● Exercise details: Look through the material below and count the lines that hold "vote". Give that number by itself.
Task input below:
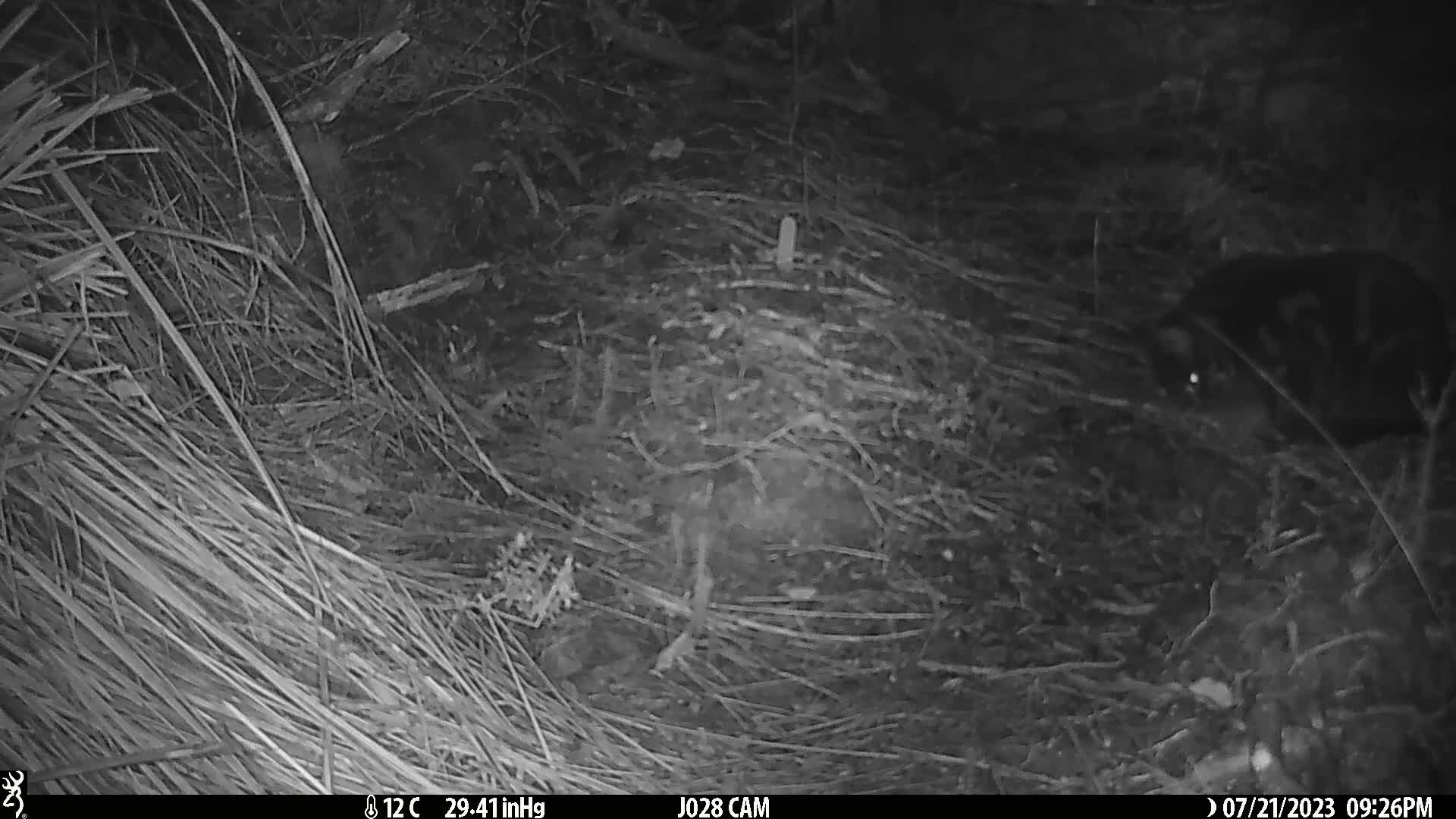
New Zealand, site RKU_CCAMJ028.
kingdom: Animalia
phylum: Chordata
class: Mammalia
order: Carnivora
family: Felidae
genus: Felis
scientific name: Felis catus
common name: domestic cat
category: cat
End of Task input.
Task input below:
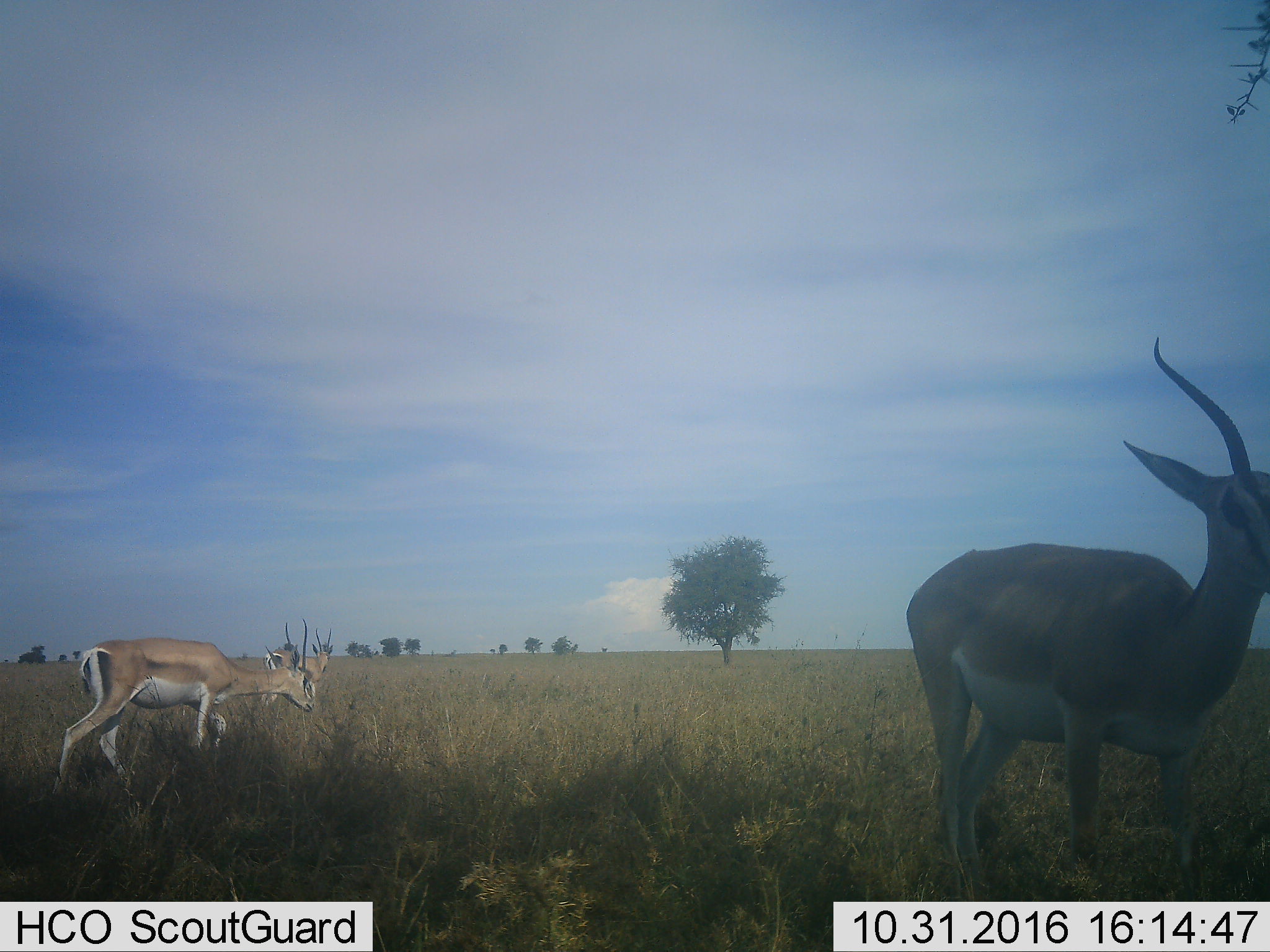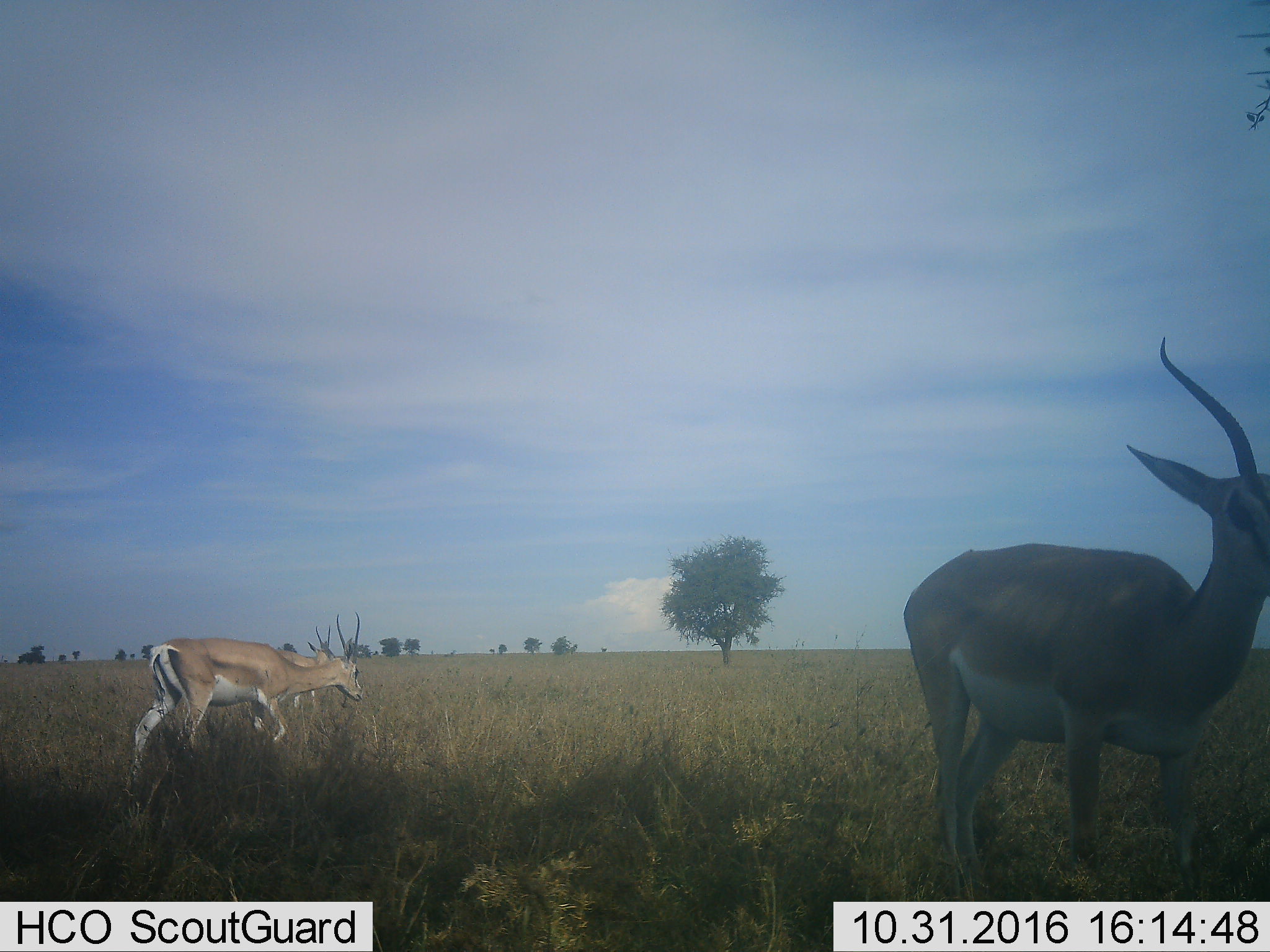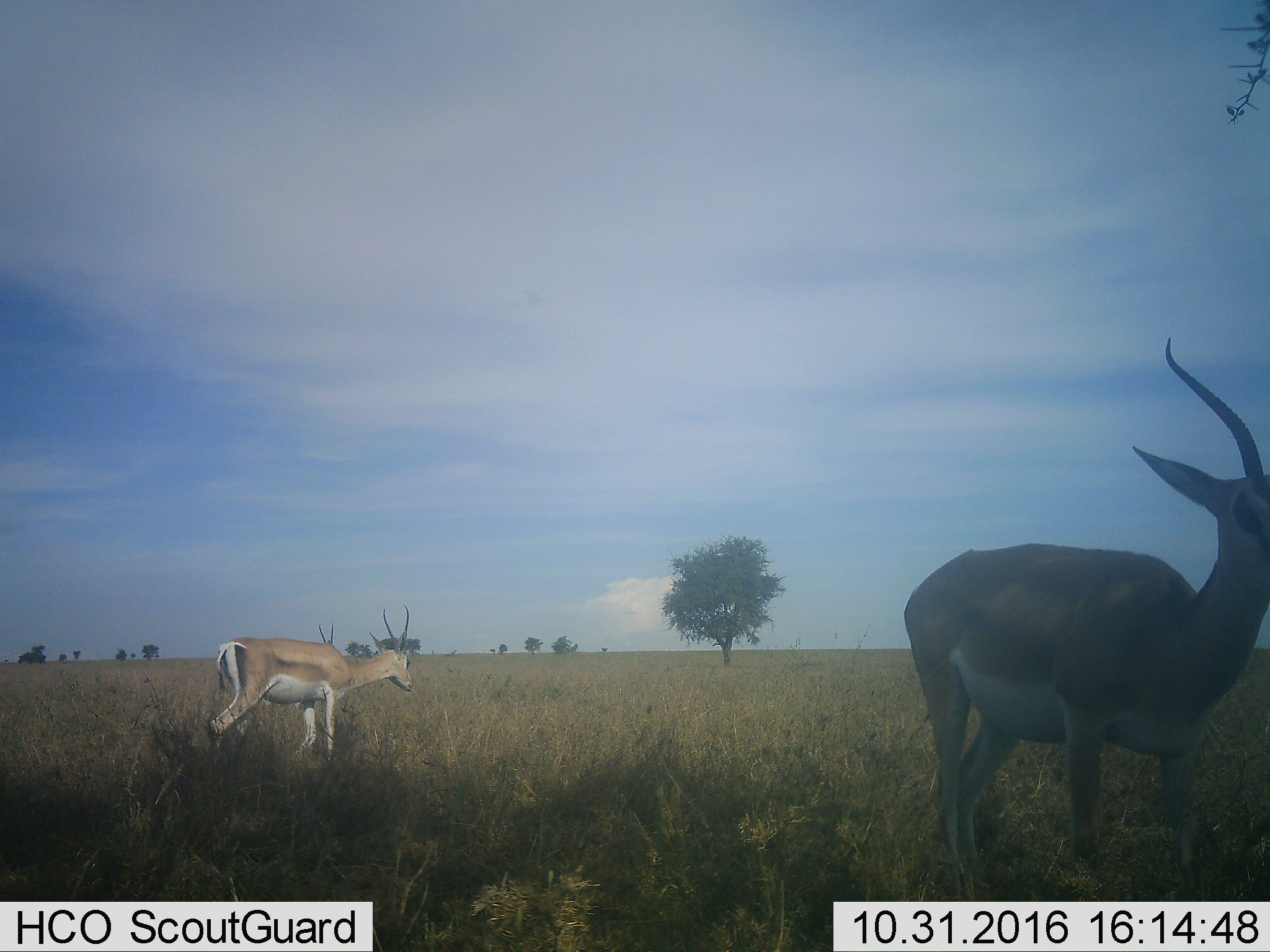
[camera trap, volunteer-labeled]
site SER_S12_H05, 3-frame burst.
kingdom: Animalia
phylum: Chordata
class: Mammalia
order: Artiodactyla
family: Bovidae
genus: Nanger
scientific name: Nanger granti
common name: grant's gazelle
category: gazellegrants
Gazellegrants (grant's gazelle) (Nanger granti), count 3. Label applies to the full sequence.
End of Task input.
Task input below:
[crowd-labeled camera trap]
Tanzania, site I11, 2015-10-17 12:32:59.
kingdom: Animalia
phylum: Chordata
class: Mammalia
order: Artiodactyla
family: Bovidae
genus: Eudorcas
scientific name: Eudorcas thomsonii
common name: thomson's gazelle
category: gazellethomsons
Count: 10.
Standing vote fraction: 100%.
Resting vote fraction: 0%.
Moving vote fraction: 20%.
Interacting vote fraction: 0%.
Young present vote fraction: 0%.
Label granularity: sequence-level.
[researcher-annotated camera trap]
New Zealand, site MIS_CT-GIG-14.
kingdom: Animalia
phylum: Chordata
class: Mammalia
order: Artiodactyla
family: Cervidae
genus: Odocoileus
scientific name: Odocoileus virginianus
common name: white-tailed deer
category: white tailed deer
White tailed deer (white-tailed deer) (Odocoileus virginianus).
End of Task input.
● Task solution: 5